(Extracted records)
________
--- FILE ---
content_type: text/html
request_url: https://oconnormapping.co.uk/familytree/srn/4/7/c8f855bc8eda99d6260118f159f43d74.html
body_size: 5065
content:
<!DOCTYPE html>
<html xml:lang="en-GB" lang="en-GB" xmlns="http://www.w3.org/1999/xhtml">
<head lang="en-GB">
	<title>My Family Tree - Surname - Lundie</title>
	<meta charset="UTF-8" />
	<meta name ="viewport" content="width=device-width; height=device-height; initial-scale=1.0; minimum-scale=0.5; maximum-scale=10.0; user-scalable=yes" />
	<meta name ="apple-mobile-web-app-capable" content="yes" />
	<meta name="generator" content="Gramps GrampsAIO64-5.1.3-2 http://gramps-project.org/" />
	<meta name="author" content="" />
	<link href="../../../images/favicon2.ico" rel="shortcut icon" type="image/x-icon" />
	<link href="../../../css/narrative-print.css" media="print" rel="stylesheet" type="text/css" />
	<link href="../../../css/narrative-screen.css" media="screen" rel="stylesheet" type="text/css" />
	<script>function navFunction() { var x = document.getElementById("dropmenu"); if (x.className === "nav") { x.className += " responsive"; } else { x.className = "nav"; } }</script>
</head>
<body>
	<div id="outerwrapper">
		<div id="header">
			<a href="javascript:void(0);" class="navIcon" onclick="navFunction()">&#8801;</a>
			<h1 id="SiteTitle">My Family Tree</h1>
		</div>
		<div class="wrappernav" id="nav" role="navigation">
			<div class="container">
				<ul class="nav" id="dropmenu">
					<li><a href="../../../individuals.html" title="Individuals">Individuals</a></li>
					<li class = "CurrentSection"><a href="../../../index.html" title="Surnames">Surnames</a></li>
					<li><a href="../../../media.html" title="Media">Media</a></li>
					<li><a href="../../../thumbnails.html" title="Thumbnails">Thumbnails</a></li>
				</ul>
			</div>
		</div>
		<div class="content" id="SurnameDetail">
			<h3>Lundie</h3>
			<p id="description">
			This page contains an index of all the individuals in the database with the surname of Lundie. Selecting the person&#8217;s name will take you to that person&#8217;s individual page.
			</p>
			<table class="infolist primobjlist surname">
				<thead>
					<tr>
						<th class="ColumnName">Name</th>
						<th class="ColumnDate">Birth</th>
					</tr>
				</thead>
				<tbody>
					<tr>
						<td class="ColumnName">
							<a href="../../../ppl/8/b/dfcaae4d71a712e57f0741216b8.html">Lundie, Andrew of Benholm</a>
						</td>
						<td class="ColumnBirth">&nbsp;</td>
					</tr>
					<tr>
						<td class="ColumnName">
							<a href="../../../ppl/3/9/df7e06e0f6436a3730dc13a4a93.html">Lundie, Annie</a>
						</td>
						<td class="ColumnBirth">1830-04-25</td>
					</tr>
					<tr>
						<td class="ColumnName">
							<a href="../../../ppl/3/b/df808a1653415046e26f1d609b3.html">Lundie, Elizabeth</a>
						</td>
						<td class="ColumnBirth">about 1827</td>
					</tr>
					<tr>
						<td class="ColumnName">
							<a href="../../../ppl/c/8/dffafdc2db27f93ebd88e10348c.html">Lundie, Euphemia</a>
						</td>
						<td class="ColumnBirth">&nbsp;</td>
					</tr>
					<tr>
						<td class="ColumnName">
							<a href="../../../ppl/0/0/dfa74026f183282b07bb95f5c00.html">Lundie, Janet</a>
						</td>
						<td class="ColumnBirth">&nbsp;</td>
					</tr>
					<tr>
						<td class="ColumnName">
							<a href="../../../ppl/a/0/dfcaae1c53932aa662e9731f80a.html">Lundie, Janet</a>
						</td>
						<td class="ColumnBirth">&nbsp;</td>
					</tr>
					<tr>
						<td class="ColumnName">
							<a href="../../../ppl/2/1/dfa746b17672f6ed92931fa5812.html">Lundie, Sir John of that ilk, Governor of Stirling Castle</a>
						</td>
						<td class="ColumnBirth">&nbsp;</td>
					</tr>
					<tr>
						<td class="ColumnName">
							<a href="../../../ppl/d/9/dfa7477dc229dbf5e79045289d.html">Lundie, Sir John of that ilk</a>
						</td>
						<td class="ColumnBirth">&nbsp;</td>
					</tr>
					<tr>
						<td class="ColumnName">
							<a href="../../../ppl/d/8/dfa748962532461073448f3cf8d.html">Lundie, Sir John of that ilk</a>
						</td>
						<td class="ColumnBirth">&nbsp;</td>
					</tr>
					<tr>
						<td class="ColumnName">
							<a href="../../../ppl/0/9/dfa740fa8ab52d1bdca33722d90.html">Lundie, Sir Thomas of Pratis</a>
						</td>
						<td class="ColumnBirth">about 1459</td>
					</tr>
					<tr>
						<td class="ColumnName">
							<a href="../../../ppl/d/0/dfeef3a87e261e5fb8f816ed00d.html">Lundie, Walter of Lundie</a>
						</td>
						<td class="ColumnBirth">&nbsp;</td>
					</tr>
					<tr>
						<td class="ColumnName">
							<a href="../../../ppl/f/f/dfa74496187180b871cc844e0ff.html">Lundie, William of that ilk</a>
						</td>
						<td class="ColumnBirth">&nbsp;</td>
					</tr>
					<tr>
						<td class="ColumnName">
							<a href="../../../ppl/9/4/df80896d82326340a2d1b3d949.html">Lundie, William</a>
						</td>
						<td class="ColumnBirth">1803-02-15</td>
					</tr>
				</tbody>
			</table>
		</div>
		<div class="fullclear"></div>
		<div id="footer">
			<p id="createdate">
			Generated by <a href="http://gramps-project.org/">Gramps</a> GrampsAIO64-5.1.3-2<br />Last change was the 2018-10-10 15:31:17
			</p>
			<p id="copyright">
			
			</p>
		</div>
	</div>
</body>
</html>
________
● Assignment
Find the string "media" in the data. Report each line it appears in.

● Response
	<link href="../../../css/narrative-print.css" media="print" rel="stylesheet" type="text/css" />
	<link href="../../../css/narrative-screen.css" media="screen" rel="stylesheet" type="text/css" />
					<li><a href="../../../media.html" title="Media">Media</a></li>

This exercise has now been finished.